We walked across the pedestrian part of town, through the shopping center and into Antigone with the fabulous fountain towards the river Lez. There was an extreme sports rally on and we thought the boys would like to see guys on wakeboards jumping and doing tricks on the river. It was okay but even the boys thought it was kinda lame. Boring, to be exact. So we headed back toward the fountain.

{Fabulous Fountain}
I swear, that fountain is the best thing that's ever happened to my kids and apparently the Aussie kids too. It is pretty cool--with its sequence of sprays ranging from full on water-to-the-sky-blast to cheeky, arched dolphin sprays.
And no child can resist tempting it, running through, standing a bit too near, jumping on the tiny bursts before they turn into a geyser. All six of them got gradually more soaked until their clothes were wringing wet and their giggles and shouts enticed others to join in.

That fountain was one of the first things we loved about Montpellier when we came for a visit and now that we live here it continues to deliver. Not like how sometimes when you vacation somewhere and think it's the best thing ever and then you come back time and again and it loses its luster. Not this fountain, it still sparkles.
{big kids at the fountain that first time}

And it saved the day for me. And for the kids too. And I hope for Kirsty and her Mister.

Saturday, June 4, 2011

How to Make a Bridge--French Stylee

faire le pont--making the bridge or if you like fairing le bridge
You know how when the 4th of July falls on a Wednesday or Thursday we all go back to work after?

Well, that doesn't happen here in France. This past Thursday was a national holiday to celebrate Ascension; when Jesus went back up to heaven after being resurrected on Easter Sunday. He hung around down here for 40 days before going back up to walk the golden streets of heaven. I think he stayed to celebrate Mother's Day with Mary. He is the best Son ever.

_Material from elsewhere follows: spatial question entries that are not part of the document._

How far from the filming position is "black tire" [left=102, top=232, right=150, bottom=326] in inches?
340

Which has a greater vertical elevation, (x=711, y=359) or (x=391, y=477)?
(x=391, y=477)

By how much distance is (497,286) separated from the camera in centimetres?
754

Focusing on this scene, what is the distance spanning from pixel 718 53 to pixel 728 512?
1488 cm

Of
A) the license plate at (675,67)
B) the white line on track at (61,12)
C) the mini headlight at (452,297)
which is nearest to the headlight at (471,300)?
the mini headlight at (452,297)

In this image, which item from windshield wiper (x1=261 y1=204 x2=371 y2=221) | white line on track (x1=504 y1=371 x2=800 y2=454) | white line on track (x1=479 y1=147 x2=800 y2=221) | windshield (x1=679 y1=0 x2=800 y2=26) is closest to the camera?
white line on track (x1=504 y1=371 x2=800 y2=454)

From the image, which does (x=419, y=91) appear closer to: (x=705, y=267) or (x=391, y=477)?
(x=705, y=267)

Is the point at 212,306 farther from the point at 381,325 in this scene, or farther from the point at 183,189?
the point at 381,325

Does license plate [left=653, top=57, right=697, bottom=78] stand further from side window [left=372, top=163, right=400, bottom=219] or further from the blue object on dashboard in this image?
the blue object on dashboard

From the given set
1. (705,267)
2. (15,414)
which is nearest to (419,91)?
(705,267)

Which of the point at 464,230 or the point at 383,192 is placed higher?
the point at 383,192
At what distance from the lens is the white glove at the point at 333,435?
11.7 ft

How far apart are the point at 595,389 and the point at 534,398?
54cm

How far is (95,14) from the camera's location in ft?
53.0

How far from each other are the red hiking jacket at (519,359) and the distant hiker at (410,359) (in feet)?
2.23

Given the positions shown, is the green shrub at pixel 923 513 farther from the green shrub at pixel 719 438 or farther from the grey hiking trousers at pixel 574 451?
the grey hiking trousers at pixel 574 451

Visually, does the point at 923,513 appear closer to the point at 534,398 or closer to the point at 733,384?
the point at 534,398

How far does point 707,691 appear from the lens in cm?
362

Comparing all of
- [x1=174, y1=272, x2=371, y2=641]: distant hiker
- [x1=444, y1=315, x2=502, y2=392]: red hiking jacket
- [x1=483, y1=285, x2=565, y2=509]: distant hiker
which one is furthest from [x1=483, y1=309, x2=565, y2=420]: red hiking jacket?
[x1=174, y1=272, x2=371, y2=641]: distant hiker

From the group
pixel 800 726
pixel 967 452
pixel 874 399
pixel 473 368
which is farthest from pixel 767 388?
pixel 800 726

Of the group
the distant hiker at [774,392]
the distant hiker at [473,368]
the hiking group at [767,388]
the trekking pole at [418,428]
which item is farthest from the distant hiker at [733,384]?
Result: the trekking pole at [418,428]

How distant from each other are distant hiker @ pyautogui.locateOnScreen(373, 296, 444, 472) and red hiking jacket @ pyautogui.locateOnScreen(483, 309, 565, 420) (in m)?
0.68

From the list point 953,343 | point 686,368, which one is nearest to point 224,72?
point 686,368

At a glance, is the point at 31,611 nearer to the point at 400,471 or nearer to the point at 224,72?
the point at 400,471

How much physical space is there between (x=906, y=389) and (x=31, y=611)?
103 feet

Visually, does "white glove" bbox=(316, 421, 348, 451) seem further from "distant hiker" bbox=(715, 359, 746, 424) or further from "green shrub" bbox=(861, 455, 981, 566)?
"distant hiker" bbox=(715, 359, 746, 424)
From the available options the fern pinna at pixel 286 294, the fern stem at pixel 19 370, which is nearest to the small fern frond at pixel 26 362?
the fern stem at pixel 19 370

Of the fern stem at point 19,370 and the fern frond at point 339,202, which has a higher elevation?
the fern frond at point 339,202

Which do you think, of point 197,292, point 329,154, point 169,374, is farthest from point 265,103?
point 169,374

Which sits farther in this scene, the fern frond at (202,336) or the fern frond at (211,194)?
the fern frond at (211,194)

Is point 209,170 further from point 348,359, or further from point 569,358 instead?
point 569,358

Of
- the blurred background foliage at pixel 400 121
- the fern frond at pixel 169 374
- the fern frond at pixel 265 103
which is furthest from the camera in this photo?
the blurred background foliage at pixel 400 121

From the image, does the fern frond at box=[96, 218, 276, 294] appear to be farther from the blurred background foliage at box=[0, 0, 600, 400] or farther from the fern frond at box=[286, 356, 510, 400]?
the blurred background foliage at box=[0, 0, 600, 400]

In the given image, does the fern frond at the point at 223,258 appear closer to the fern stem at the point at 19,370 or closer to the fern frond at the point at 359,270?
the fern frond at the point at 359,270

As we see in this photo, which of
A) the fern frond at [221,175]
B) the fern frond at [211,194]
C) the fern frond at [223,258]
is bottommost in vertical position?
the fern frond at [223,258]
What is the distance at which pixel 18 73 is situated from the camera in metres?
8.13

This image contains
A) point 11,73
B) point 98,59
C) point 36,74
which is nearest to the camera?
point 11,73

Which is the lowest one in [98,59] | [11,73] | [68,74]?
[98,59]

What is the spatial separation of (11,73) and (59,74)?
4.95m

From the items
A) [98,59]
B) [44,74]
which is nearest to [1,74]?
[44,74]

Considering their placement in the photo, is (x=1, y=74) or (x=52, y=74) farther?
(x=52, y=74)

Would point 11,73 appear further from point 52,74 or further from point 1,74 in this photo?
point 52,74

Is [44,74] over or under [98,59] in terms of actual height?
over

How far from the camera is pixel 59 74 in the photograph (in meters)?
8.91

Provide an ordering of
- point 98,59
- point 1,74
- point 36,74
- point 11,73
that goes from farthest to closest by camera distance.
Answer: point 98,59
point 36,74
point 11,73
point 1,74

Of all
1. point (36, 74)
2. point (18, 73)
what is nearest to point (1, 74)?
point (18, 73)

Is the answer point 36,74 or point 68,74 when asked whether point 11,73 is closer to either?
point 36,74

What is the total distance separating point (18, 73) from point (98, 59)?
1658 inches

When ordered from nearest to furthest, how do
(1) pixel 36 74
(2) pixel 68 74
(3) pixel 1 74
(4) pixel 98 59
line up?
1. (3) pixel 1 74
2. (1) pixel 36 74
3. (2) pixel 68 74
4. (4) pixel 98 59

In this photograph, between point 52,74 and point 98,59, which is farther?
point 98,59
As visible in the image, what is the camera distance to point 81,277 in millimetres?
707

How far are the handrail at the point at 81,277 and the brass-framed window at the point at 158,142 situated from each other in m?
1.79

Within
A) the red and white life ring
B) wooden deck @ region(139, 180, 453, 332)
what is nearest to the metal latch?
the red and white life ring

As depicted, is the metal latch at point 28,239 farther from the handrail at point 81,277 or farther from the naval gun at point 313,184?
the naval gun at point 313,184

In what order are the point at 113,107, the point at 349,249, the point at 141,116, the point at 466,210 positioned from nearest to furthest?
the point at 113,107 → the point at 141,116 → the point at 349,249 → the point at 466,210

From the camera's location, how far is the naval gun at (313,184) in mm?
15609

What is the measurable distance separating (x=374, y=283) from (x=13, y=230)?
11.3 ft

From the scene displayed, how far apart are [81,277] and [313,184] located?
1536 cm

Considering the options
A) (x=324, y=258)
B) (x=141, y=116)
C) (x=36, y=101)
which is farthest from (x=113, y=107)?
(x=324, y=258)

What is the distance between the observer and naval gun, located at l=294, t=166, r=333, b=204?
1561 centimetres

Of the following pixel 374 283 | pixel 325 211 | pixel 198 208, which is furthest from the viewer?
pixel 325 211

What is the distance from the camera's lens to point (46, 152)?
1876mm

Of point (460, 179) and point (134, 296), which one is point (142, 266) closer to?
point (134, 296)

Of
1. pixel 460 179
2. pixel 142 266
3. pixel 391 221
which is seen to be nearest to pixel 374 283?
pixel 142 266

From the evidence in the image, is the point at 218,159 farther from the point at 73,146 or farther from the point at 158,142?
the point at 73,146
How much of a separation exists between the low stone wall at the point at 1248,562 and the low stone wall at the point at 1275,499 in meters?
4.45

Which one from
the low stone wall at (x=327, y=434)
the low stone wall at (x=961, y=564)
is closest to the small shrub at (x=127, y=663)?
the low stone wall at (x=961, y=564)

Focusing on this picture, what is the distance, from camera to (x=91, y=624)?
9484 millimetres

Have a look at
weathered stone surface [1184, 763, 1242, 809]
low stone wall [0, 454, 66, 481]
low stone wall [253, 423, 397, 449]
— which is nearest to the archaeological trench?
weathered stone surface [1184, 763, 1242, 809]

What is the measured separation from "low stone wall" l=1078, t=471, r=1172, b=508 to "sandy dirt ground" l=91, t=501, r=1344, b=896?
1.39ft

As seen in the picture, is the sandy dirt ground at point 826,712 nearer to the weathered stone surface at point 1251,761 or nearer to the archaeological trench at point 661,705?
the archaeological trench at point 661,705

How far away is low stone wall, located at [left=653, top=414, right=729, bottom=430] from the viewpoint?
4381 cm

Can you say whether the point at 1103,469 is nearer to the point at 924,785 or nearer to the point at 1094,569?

{Pont Romain, Sommieres & River Vidourle}
Nonetheless, Ascension is a public French holiday and it fell on Thursday this year. And this is where I get to my point of how the French make a bridge.
{Pont du Gard, Nimes}
The bridge in question makes a long holiday over the Friday and carries you right through the other side to Sunday. Et voila!; a four day break. We're enjoying it very much Chez Nous but it would be a bit better if the days weren't stormy and rainy and our bridge was over sun drenched beach and poolside days.
{Pont du Diable, St Guilhem le Desert}
We've gone to the Aquarium and the Olympic swimming pool and we've been having family Wii tournaments. Now we all have tennis elbow.

{Pont Romain, Sommieres}

 Happy bridge making to you wherever you are, whatever the weather.